A day or two later, someone tagged me on X under a tweet where ‘Bala’ had posted a one-minute clip of my analysis on the recent state elections in India with the caption: “TMC losing Bengal has sent shockwaves to not just Bangladesh but Pakistan too. Mamata’s core votebank were supplied from here, naturally they are rattled now. [sic]” This was a clip from my five-minute analysis of the elections in which I talked about how those I spoke to in India had said that it was a depressing day, particularly in West Bengal. Most of my analysis had been a critique of the Indian Opposition’s lack of unity and strategy to counter the Bharatiya Janata Party. It obviously didn’t suit Mr Bala’s narrative to put out the entire clip because the latter wasn’t about the BJP but more about the INDIA bloc. The audacity to say that the vote bank in West Bengal was somehow ‘supplied’ from Pakistan and Bangladesh, when these
nations had nothing to do with the elections, made me realise that it suits the army of trolls to suggest the existence of a foreign hand in India's state elections. This is a very Dhurandhar-esque mentality, I must say. Anyway, I dismissed the email and the clip because they weren’t worth responding to.
A few days later, I was at a conference where I gave a speech on protecting journalists and civil society amid an information siege. Before I went on to the Pakistani context, I talked about the genocide in Gaza and how Palestinian journalists have been killed by Israel. I criticised the Western media’s hypocrisy for whitewashing these crimes and also for coming out in large numbers to condemn critics when one of their own was called out for harbouring a pro-Israeli propaganda. Tellingly, we didn’t see the same outrage when the Lebanese journalist, Amal Khalil, was slaughtered in a double-tap strike by Israel.
After I finished my speech, I was asked by a local woman in the audience why I had made a “sweeping statement” on the Western media. Then, a woman foreign journalist also asked me the same thing but in a tone that was much more condescending. Interestingly, she said although it may suit my “agenda and narrative” to say what I did, many Western journalists had, in fact, condemned Khalil’s murder. I responded to the two women that I stand by everything I have said because when we say 'Western media', we talk about the constituents as a whole. Yes, there may have been honourable exceptions in this instance but that doesn’t mean that the Western media has not been complicit in the last two and a half years of war in the Middle East.
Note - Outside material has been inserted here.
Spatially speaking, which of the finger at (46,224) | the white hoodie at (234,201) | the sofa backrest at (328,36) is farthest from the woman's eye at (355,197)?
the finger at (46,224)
I also said that my position — agenda — is that Palestinians have a right to live safely and that Zionists should be punished for their war crimes.
However, I was curious to know why she had invoked ‘agenda’ and ‘narrative’. I realised it was because of the way I look: I wear a hijab and I was wearing a kaftan that day. So these comments were more about my appearance than the content of my speech.
Both experiences were different; but the common thread was Islamophobia and stereotyping based on my appearance without knowing the work that I have done as a journalist for two decades.